Dr. Salimeh Yasaei Sekeh will present a talk on one aspect of her research concerning machine learning algorithms at noon this Friday. Anyone interested from the campus community is invited and welcome to attend.
Title: Advanced Graph-Based Techniques with Applications in Dimensionality Reduction 
Time: November 8, Friday, at 12:00 PM
Location:  Soderberg Lecture Hall, Jenness Hall, University of Maine
Abstract: 
Several machine learning algorithms to classify a big data sample into multiple classes have been proposed in the past. In a multi-class classification problem, we train a classifier using our training instances and apply this classifier for labeling new data. As a part of the process, training a classifier requires complicated high-dimensional computations. Among machine learning techniques for big data, feature selection as a dimensionality reduction method seeks a curated subset of available features such that they contain sufficient discriminative information for a given learning task.

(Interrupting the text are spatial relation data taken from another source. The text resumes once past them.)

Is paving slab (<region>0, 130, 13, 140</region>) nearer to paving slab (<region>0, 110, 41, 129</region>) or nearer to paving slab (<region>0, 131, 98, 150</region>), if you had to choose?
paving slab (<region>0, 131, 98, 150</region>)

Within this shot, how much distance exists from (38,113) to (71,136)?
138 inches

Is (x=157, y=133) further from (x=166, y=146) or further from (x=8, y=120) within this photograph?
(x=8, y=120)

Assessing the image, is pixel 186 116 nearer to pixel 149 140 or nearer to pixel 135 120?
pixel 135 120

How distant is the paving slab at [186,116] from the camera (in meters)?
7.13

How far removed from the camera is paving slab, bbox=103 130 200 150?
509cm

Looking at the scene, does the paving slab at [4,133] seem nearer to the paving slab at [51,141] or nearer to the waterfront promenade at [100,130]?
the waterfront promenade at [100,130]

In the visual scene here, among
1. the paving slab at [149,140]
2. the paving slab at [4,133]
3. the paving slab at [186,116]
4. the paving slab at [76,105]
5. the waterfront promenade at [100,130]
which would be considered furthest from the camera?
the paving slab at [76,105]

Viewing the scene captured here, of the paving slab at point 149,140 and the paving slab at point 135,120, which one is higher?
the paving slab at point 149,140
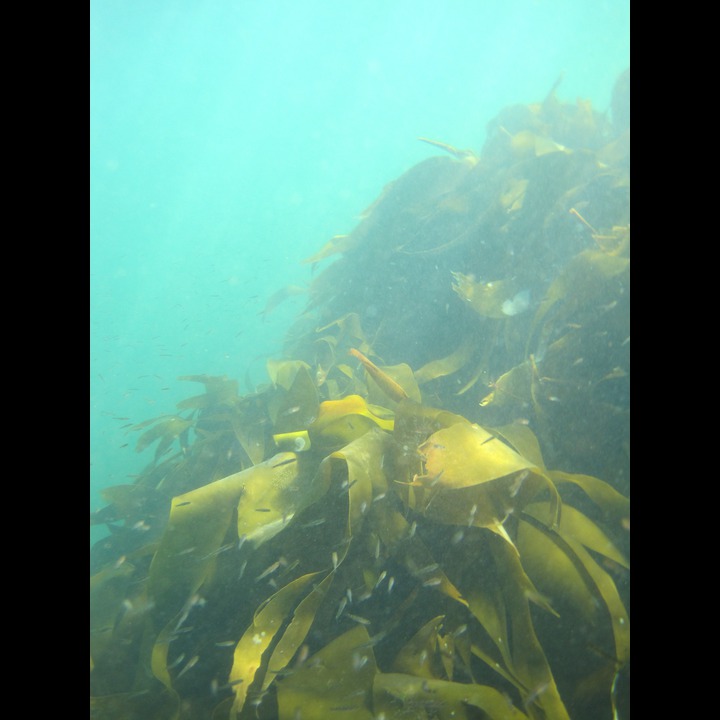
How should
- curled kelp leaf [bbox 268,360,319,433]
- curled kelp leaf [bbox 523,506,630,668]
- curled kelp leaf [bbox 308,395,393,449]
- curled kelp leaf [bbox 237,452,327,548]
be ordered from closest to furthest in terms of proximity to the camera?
curled kelp leaf [bbox 523,506,630,668] → curled kelp leaf [bbox 237,452,327,548] → curled kelp leaf [bbox 308,395,393,449] → curled kelp leaf [bbox 268,360,319,433]

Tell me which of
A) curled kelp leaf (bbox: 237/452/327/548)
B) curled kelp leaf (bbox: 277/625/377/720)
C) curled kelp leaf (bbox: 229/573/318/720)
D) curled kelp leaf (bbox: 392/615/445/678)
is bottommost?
curled kelp leaf (bbox: 392/615/445/678)

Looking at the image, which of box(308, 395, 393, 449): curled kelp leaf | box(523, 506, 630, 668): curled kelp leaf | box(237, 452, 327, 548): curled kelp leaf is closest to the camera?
box(523, 506, 630, 668): curled kelp leaf

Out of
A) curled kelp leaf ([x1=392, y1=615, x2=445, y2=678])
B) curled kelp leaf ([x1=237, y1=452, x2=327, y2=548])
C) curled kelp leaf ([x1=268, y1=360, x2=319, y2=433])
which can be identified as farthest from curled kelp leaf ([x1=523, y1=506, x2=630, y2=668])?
curled kelp leaf ([x1=268, y1=360, x2=319, y2=433])

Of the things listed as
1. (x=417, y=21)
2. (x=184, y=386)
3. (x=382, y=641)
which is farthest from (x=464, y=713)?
(x=417, y=21)

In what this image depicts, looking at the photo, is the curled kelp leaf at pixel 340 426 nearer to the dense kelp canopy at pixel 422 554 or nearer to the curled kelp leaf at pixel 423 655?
the dense kelp canopy at pixel 422 554

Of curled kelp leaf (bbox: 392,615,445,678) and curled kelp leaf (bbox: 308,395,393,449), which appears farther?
curled kelp leaf (bbox: 308,395,393,449)

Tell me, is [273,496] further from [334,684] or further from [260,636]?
[334,684]

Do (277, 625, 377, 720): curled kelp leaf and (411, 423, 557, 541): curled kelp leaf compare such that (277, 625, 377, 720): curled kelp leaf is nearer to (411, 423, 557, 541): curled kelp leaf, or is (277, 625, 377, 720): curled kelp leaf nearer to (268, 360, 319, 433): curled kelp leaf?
(411, 423, 557, 541): curled kelp leaf

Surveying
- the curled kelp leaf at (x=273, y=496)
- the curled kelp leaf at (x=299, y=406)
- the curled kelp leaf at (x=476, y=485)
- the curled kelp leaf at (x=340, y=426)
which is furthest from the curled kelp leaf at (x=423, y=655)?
the curled kelp leaf at (x=299, y=406)

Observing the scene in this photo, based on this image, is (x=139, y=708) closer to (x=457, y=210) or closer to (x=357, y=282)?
(x=357, y=282)

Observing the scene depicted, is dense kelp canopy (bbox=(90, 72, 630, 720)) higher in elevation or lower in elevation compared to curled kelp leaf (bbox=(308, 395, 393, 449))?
lower
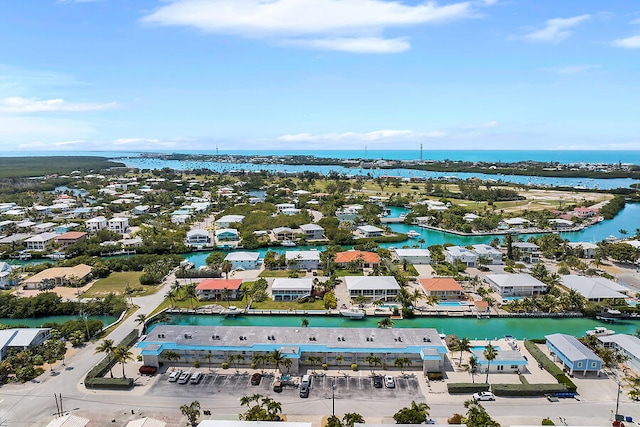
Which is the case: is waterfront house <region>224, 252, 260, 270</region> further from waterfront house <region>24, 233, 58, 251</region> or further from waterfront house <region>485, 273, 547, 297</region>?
waterfront house <region>24, 233, 58, 251</region>

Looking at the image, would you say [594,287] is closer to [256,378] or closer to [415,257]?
[415,257]

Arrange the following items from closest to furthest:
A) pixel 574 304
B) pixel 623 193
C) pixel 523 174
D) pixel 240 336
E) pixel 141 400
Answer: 1. pixel 141 400
2. pixel 240 336
3. pixel 574 304
4. pixel 623 193
5. pixel 523 174

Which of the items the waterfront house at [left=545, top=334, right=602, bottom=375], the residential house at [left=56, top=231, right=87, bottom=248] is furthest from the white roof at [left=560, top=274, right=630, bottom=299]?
the residential house at [left=56, top=231, right=87, bottom=248]

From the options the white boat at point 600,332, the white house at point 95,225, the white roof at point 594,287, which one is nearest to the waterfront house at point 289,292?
the white boat at point 600,332

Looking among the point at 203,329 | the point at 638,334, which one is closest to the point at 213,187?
the point at 203,329

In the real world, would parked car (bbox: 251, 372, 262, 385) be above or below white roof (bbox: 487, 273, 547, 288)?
below

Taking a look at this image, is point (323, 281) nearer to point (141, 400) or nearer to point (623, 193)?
point (141, 400)

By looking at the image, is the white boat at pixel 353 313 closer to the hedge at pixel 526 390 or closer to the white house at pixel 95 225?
the hedge at pixel 526 390
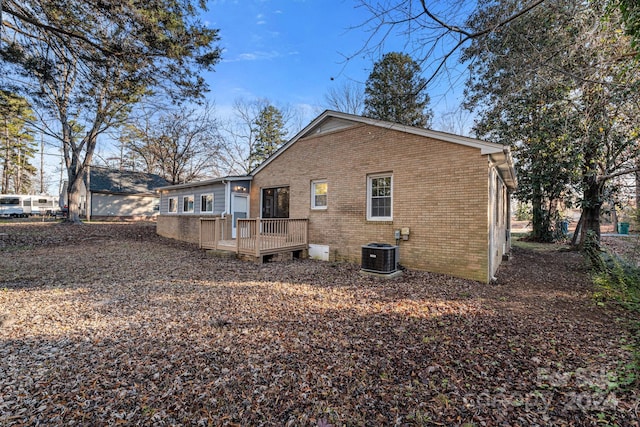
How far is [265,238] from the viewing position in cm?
961

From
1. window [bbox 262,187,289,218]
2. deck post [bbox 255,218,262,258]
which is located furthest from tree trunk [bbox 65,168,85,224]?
deck post [bbox 255,218,262,258]

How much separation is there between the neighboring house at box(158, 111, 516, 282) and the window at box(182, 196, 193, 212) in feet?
18.0

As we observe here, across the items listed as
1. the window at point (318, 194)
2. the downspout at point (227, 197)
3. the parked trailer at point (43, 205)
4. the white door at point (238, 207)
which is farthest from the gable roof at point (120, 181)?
the window at point (318, 194)

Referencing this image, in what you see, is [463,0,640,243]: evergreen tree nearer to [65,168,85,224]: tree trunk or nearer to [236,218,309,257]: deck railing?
[236,218,309,257]: deck railing

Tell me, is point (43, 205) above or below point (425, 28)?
below

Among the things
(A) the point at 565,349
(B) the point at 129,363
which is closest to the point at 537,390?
(A) the point at 565,349

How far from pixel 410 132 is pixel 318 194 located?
3813 millimetres

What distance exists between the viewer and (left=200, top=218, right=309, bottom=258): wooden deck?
9.13 meters

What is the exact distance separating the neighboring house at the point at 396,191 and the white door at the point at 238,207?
1.67m

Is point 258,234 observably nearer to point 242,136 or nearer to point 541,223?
point 541,223

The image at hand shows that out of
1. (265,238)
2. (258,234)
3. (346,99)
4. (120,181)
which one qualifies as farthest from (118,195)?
(258,234)

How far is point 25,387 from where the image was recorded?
8.75ft

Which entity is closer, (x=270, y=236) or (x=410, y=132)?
(x=410, y=132)

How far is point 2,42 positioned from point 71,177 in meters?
15.1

In feature selection method, the dependency between a pair of multivariate random variables is adopted to retain relevant features. In this talk, a new graph-based dependency criterion inspired by the geometry of graphs and information-theoretic measures is proposed to estimate relevancy between multi-labels variables. Furthermore, a novel feature selection algorithm based on the graph-based dependency criterion is introduced. The proposed technique uses conditional graph-based dependency to measure feature relevance and maintain a feature subset with relatively high classification performance. The advantages of the proposed approach are demonstrated in a series of simulations. This approach results in an efficient and fast non-parametric implementation of dependency estimation and dimensionality reduction with broad applications in modern real-world problems. In this work, the proposed technique is applied to several real-world data sets to filter out redundant features by highlighting how our approach achieves higher prediction performance than baselines.